A atual postura do ministro Jobim deve arrancar aplausos dos torturadores do DOI-Codi e da Operação Bandeirantes (Oban), dos membros do famigerado Comando de Caça aos Comunistas (CCC) e do fantasma de Emílio Garrastazu Médici. Em resumo, tenta-se implantar um vergonhoso muro de borracha, a vedar para 2010 as esperanças de fechar, com a marca da verdade, esse período repugnante da nossa história.

No governo, apesar das negativas, existem duas frentes em litígio, ou seja, a do ministro Vannuchi, da Secretaria de Defesa dos Direitos Humanos, e, do outro lado, a encabeçada por Jobin, ministro da Defesa.
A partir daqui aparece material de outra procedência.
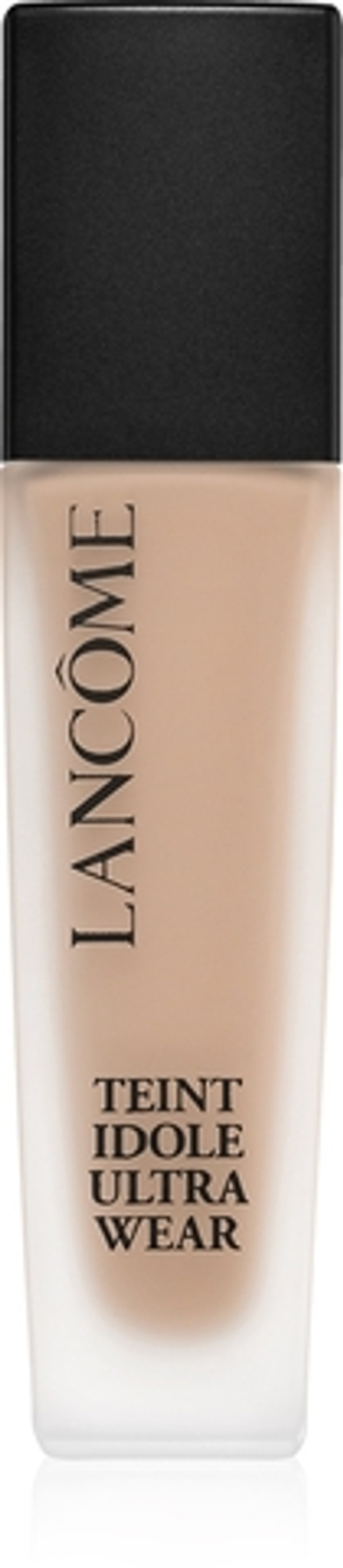 Lancome Teint Idole Ultra Wear 24h - Тональная основа с защитой SPF 35 оттенок 315 C, 30 ml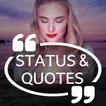 Status Quotes for Daily Posts
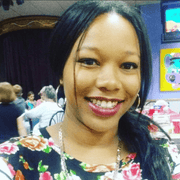 Shanetta P., Babysitter in Paris, TN with 4 years paid experience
Outro aspecto a considerar, no que toca ao tema anistia, diz respeito à morosidade da Justiça na solução sobre a constitucionalidade ou não da Lei da Anistia. Fora dos autos e pela constitucionalidade já se manifestou o presidente do STF, Gilmar Mendes. Em razão disso, estará tecnicamente impedido de julgar. Quanto à arguição de descumprimento de Preceito Fundamental nº 153, sobre a Lei de Anistia, está a ocorrer descumprimento do disposto no artigo 7º, parágrafo único, da Lei nº 9.882, de 3/12/1999. Nela se estabelece o prazo de cinco dias para a manifestação da Procuradoria-Geral da República. O prazo findou em 7 de fevereiro do ano passado e os autos continuam com o referido procurador.

Num ano encerrado por dissensos entre Executivo e Judiciário e entre este e o Legislativo, tudo estará mais tranquilo em 2010, quando, em maio, assumirá a presidência do STF o ministro Cezar Peluso, que tem outro estilo, é juiz de carreira tarimbado, jurista e professor de direito sempre muito respeitado. Peluso parece já ter compreendido que o ativismo judiciário (eufemismo que significou, em 2009, a subtração de função constitucional exclusiva do Legislativo) e as precipitações e intromissões ao estilo Gilmar Mendes, só contribuíram para o descrédito da mais alta Corte.

Enquanto o ministro Eros Grau sonha com a aprovação da emenda da bengala, que lhe daria mais cinco anos de STF, esboça-se na sociedade civil um movimento para reformas, a fim de se estabelecer, como nas cortes constitucionais europeias, prazo de sete anos de mandato para ministros, sem possibilidade de recondução. O recall revogação do mandato parlamentar só depende de regulamentação da Constituição, já proposta pelo Conselho Federal da OAB, em projeto da lavra e da autoridade do professor Fábio Konder Comparato.